PROBLEM DETAILS ▸ Using the thread on the race condition in storeClose(), please explain in one to three sentences why Andres Kroonmaa thinks storeClose() should handle canceling pending disk IO.

GIVEN TEXT ▸
Re: Race condition in storeClose()

From: Brian Degenhardt <bmd@dont-contact.us>
Date: Wed, 22 Nov 2000 13:26:54 -0800

On Wed, Nov 22, 2000 at 08:19:37PM +0200, Andres Kroonmaa wrote:
> On 22 Nov 2000, at 23:36, Adrian Chadd <adrian@creative.net.au> wrote:
>
> > If there's a problem with an client FD, it will destroy the connection.
> > Eventually it hits storeUnregister(), but it doesn't check if there are
> > pending disk IOs (and close them if they DO exist.)
> >
> > I think this is a bad thing, and could be causing our problems with
> > random memory trashings, since a pending read would complete, and
> > you'd overwrite the memory if you're not careful.
>
> It is causing the problem. To chase it I flagged freed mempool
> objects as read-only vm-pages and watched who's writing them. Got
> consistently crashes from within aioread copying back to user buffer.
>
> > So, ideas here? Should the FS handle killing pending disk IOs on a
> > storeIOState on a storeClose() / storeUnlink() ? Or should we
> > implement a storeCancel() call to cancel an IO, which is called from
> > storeUnregister() .. ?
>
> logically, when we write()+close(), we expect data to reach disks,
> but when we close() before read() completes, we expect read to be
> canceled. So, I think storeClose should do. It just needs to make
> difference between read or writes.
>
> > People running squid-HEAD / squid-2.4 and aufs, and can replicate
> > the crashes, please try this patch just to try:
> >
> > if (storeAufsSomethingPending(sio)) {
> > aiostate->flags.close_request = 1;
> > - return;
> > + /* return; */
> > }
> > storeAufsIOCallback(sio, DISK_OK);
>
> Other option is to call aioClose() before return, or just aioCancel().

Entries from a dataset
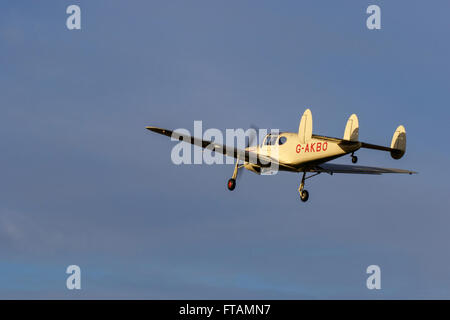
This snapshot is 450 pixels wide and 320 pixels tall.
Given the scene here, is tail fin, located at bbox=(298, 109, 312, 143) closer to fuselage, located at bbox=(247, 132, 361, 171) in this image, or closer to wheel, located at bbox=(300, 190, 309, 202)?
fuselage, located at bbox=(247, 132, 361, 171)

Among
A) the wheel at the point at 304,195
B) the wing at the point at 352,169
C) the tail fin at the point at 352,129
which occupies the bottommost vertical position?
the wheel at the point at 304,195

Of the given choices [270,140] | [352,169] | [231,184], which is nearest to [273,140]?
[270,140]

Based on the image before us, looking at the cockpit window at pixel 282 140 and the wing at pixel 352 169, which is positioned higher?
the cockpit window at pixel 282 140

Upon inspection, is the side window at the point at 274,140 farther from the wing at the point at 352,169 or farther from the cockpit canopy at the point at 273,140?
the wing at the point at 352,169

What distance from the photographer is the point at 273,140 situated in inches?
1934

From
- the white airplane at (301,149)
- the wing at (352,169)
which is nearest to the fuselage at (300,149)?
the white airplane at (301,149)

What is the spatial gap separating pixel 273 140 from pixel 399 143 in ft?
26.4

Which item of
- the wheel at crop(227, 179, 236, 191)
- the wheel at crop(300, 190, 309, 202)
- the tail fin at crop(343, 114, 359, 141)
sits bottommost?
the wheel at crop(300, 190, 309, 202)

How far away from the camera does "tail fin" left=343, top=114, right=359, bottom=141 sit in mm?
44750

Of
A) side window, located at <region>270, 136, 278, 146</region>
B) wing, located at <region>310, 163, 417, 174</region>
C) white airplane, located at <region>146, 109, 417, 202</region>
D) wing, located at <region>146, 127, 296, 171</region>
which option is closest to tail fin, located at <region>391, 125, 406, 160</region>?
white airplane, located at <region>146, 109, 417, 202</region>

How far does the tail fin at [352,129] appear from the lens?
44750 millimetres

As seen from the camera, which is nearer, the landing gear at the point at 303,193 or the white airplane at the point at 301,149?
the white airplane at the point at 301,149

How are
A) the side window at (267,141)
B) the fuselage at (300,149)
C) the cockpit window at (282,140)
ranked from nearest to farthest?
the fuselage at (300,149) → the cockpit window at (282,140) → the side window at (267,141)

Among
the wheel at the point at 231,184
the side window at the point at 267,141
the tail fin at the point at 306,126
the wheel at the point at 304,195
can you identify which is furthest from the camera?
the wheel at the point at 231,184
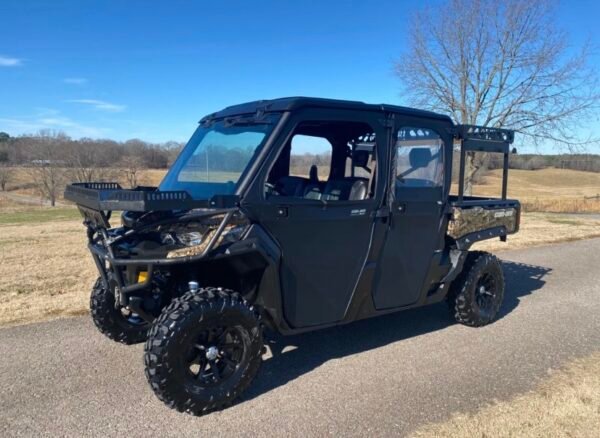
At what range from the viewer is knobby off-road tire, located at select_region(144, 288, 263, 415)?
3.21m

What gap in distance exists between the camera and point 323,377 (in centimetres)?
397

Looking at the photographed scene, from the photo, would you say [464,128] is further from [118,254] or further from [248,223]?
[118,254]

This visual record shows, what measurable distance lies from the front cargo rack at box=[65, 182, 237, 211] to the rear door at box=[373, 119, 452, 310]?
160 cm

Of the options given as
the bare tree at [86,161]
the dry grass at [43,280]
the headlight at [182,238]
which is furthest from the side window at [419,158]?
the bare tree at [86,161]

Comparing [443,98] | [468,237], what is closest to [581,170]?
[443,98]

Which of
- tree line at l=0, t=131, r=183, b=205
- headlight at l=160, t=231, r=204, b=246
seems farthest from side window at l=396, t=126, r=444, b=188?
tree line at l=0, t=131, r=183, b=205

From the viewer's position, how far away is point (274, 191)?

EXERCISE SOLUTION ▸ He reasons that after a write() followed by close(), we expect the data to reach the disks, but after a close() issued before a read() completes, we expect the read to be canceled. So storeClose() can do the job, as long as it tells reads apart from writes.